**Actions to take:**
- a) Write out the part of the Hugo Awards nomination thread starting at "Thanks, Brian. Very" and ending at "Juliana (Feb 7, 2016)".
- b) Answer these questions from the Hugo Awards nomination thread:
(i) Which website recommended Jo Zebedee's *Inish Carraig* for a nomination?
(ii) Besides the Hugo, which award does Jo Zebedee say she is listed in?
(iii) For how many years does she say she has eligibility for that award?

# Hugo Awards 2016 - Nominations



## Brian G Turner (Feb 7, 2016)

Twitter has been filled with nomination ideas for this year's Hugo Awards.

Very interesting to see our own Jo Zebedee recommended for a nomination on the website 2016 Hugo Recommendation Season for her excellent *Inish Carraig*, a dramatic post-invasion science fiction thriller: Best Novel Recs - Part 1

If anyone here has a chance to vote in this year's Hugo Awards,, it would be great if you could consider her. 

In the meantime, let's see what happens to the nominations overall, and whether the silly politics that has dogged the past couple of years are going to raise their head again.


----------



## Jo Zebedee (Feb 7, 2016)

Thanks, Brian. Very unexpected here and a nice surprise to wake up to. I'm not exactly sure how it all works and where the rec blogs fit into the scheme of things - if anyone knows a lowdown it would be cool!


----------



## Juliana (Feb 7, 2016)

Jo Zebedee said:


> I'm not exactly sure how it all works and where the rec blogs fit into the scheme of things - if anyone knows a lowdown it would be cool!



You need @Nerds_feather for that!


----------



## Tim Murray (Feb 7, 2016)

Brian Turner said:


> Twitter has been filled with nomination ideas for this year's Hugo Awards.
> 
> Very interesting to see our own Jo Zebedee recommended for a nomination on the website 2016 Hugo Recommendation Season for her excellent *Inish Carraig*, a dramatic post-invasion science fiction thriller: Best Novel Recs - Part 1
> 
> ...


Congrats to Jo, may the force be with you, and every other positive cliche in the book!


----------



## Jo Zebedee (Feb 7, 2016)

Juliana said:


> You need @Nerds_feather for that!



I do! Especially because I'm also listed in the Campbell award (confirmed last night) and know nothing!


----------



## Tim Murray (Feb 8, 2016)

Jo Zebedee said:


> I do! Especially because I'm also listed in the Campbell award (confirmed last night) and know nothing!


Can I say I knew you when...at least in digital form. You deserve the credit for your years of hard work, congrats!


----------



## johnnyjet (Feb 8, 2016)

Congratulations, Jo!  Awesome news!


----------



## Jo Zebedee (Feb 8, 2016)

Thanks! I think, to be honest, the Hugo thing is a nice-thing-to-have-happen and amazing for a self published, unagented, book but won't go any further (unless I can bribe many, many worldcon members...)

The Campbell award, though, is slightly different. In getting eligibility (from a pro-rate sale) I have that for two years. So, I did this page on my website to link from their page to. I'm not sure if the links are enough or if I should also have the books' blurb up, too, and am musing on that. 

CAMPBELL AWARD |

By this stage next year, I should have more or less doubled what I have out, with at least 3 more short stories and one anthology, so I hope that by second year eligibility I might look like someone-of-interest.

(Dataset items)
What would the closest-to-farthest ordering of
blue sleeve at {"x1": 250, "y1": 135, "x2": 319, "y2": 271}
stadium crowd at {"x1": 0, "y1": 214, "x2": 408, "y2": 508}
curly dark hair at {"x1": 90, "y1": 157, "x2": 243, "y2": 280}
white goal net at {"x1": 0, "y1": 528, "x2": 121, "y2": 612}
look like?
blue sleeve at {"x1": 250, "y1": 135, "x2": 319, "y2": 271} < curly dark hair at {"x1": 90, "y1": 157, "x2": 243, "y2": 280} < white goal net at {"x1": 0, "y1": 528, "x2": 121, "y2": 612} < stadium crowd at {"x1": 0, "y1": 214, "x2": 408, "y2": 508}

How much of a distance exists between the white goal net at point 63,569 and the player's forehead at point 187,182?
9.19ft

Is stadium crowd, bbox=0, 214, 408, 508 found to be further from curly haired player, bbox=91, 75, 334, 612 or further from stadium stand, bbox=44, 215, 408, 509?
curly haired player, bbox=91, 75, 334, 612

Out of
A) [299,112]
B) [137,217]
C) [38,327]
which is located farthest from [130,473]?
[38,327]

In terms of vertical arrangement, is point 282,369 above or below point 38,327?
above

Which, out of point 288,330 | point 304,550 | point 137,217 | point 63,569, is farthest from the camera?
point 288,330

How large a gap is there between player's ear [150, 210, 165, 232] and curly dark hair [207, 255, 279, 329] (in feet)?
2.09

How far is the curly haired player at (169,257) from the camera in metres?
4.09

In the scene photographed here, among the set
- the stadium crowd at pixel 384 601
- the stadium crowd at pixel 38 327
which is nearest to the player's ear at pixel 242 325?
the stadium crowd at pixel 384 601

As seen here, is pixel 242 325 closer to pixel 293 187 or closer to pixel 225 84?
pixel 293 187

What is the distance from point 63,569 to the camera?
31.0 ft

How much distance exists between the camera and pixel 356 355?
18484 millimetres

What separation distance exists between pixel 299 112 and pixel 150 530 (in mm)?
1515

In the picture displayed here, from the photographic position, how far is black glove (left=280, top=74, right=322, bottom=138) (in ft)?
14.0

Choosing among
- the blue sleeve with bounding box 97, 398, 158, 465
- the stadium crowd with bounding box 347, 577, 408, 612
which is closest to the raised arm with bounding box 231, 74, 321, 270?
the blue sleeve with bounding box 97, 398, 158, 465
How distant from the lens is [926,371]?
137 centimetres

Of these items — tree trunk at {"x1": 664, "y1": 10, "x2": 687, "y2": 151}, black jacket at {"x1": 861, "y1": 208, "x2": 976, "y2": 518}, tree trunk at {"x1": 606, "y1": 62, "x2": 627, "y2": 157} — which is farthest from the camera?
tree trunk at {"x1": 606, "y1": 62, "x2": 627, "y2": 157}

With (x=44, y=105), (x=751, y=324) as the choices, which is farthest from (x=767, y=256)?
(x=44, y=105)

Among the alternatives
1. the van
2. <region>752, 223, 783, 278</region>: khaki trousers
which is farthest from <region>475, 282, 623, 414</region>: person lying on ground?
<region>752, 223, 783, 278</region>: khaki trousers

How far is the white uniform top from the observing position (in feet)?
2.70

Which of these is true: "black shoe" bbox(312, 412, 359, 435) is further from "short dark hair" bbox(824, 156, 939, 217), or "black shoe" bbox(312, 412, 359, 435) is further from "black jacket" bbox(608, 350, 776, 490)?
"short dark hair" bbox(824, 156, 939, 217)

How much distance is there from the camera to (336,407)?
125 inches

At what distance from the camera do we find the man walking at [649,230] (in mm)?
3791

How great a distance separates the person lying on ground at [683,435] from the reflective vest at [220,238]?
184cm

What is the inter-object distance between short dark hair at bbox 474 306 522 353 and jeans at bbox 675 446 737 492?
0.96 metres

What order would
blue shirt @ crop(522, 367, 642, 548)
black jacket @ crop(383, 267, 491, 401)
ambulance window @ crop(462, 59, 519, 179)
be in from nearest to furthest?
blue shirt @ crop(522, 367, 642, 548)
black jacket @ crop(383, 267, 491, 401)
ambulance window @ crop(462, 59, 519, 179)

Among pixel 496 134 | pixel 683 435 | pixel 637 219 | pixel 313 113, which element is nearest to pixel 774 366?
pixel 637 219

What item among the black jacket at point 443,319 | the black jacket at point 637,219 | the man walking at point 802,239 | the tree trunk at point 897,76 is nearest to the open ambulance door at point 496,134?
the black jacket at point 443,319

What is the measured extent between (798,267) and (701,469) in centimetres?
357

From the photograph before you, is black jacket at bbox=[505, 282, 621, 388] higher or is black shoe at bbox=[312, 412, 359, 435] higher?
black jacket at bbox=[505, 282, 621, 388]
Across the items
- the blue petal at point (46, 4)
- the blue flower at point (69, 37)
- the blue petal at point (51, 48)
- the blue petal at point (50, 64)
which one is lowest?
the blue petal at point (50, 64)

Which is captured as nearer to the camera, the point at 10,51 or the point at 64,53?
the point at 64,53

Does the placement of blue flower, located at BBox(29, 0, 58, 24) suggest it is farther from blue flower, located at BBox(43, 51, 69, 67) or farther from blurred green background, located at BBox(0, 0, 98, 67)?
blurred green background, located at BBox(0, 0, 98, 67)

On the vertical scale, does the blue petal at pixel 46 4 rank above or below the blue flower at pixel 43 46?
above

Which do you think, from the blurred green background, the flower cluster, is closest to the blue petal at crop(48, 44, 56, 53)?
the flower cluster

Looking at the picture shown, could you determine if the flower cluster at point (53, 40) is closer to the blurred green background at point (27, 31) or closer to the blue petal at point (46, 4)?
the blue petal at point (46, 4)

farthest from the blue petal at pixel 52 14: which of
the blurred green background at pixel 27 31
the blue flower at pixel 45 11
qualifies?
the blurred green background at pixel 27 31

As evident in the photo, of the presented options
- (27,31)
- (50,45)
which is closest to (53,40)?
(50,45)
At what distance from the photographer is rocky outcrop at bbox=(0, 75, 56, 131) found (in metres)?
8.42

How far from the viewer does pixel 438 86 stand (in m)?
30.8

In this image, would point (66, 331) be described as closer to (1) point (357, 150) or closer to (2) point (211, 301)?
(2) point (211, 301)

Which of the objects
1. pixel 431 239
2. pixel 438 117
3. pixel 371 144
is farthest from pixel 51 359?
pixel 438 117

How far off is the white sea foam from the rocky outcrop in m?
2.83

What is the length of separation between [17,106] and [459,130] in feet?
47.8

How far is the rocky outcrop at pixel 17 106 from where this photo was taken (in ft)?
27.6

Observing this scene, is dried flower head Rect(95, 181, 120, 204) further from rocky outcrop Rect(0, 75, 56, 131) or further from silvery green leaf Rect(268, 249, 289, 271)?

**Exercise responses:**
- a)
Thanks, Brian. Very unexpected here and a nice surprise to wake up to. I'm not exactly sure how it all works and where the rec blogs fit into the scheme of things - if anyone knows a lowdown it would be cool!


----------



## Juliana (Feb 7, 2016)

- b)
(i) 2016 Hugo Recommendation Season
(ii) The Campbell award
(iii) Two years